El esperpento, tratándose del vicepresidente, ya era mayúsculo, pero para acabar de rematar el esperpento, ahí estaba el suplemento de moda del diario El País para analizar «el significado del peinado con el que nació la nueva masculinidad».
«Estamos ante un peinado con mucho significado, donde la melena larga, símbolo de masculinidad, se recoge con un moño tradicionalmente femenino.»
Todo lo que nos pase es poco. Iglesias anunciaba en su cuenta de Instagram que se ha cortado la coleta y esa media melena restante ha aparecido recogida en un moño.

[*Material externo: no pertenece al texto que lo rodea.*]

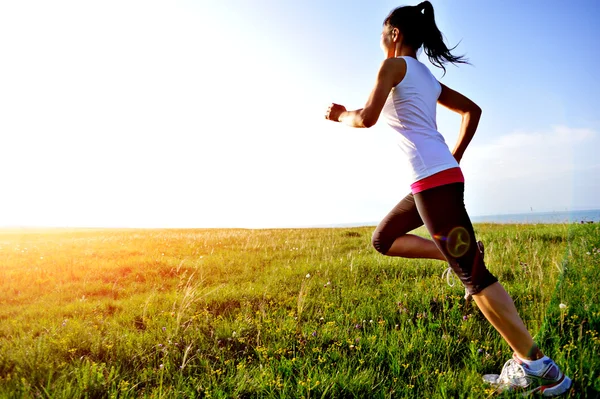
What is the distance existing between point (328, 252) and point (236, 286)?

«Este es un peinado de gran significado», decía el suplemento ‘S Moda’ de El País.
Durante muchos años representó la nueva masculinidad. Los hombres adoptaron un recogido que tradicionalmente había sido solo utilizado por mujeres rompiendo barreras estéticas y tirando por la borda muchos prejuicios asociados a la estética masculina.
Iglesias lo razonaba así: «Entre la ola de calor y que mis hijos me tiran del pelo… tocaba nuevo look?».
Los de PRISA elucubraban:
En el caso de Pablo Iglesias se puede interpretar como un peinado más pulcro y acorde con su nueva posición de vicepresidente. Iglesias hasta el momento lucía la misma coleta larga con la que salió del anonimato al dirigir un partido político emergente. Esta nueva opción, más ordenada y pulida, va más en sintonía con su nueva posición en el Gobierno. Sigue simbolizando la fuerza del pelo largo pero con la modernidad de adoptar un peinado tradicionalmente femenino.